MattHollingsworth
Well-Known Member
has anyone tried doing a hop forward beer with no boil hops?
Yup. I was inspired by Chad Yacobson. In an interview he mentioned making a beer (hop savant, I think, which I can't get here and haven't tried) with hops added only after the boil. I used a similar amount of hops in what I called a Zero IBU Brett Trois Imperial IPA.
It's intended to be for a party on September 21st, so will report back later on the story at the end point. At the moment, it tastes nice. It *is* bitter despite using no boil hops. It's a different kind of bitter character, though, with perhaps less depth to it and certainly less harsh. Hop amounts are a touch strange as I used what I had on hand and ran out of Citra.
Recipe is like so:
26 liter batch.
7.00 kg Pale Malt
1.50 kg Wheat, Flaked
0.50 kg Oats, Flaked
160.00 g Nelson Sauvin-2012-whole[12.30 %] - Aroma
135.00 g Chinook-2012-pellets[12.40 %] - Aroma
67.00 g Citra-2012-whole[15.00 %] - Aroma
45.00 g Citra-2012-pellets [14.20 %] - Aroma
Brettanomyces Bruxellensis-White Labs
Brettanomyces Bruxellensis Trois (at larger amount than Brett Brux)

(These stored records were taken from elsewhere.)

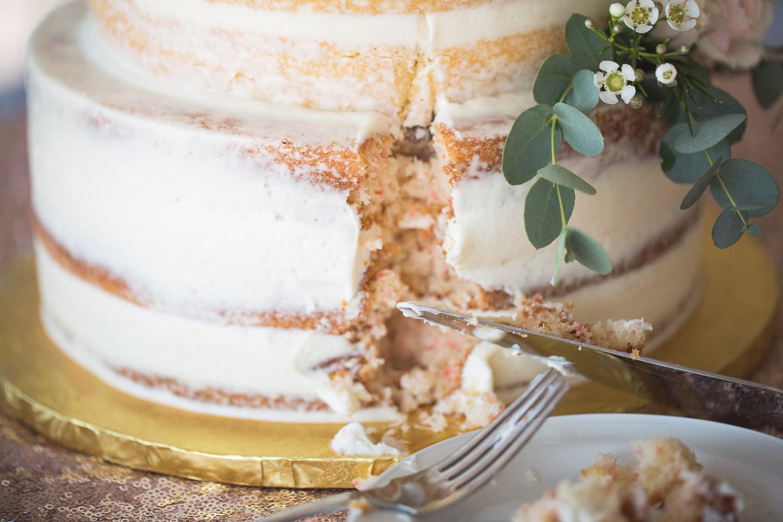 Michigan-Wedding-Photographer-Light-Garden-Photography-85.jpg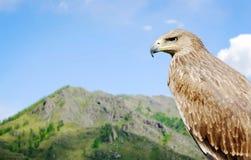 以朝前看一座的高山为背景的老鹰 库存照片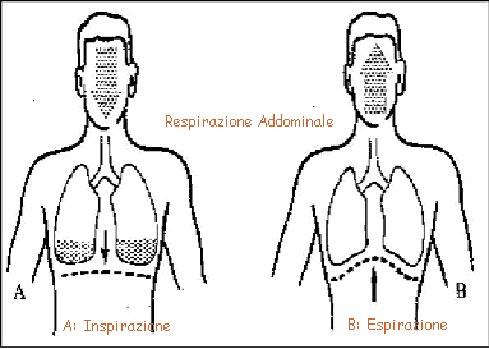 respirazione-addominale-pratiche-consapevolezza-meditazione-mindfulness-bologna Respirazione Completa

Brewed on 6-22, last tasted on 7-23, at which point the SG was 1.011.
OG 1.075.
SG 1.011 (85% attenuation)
8.5% abv
At the point it's at right now, I liked the normal Brett Trois IPA I made some months back better, but will see how it develops over the next 6 weeks or so. I might not dry hop it, I'll see. If I do, I will dry hop it just before kegging. We might run this through a Randall at the party. Time will tell. Might not so we can taste the fruitiness from the Brett as well.
Also recently bottled a rye strong ale that used Brett Trois and Galaxy hops. That one tasted a little thin at bottling and I was sort of wondering if it would have been better if I had used just normal Sacch yeast. But, after only a week in the bottle, it's amazing. I love it.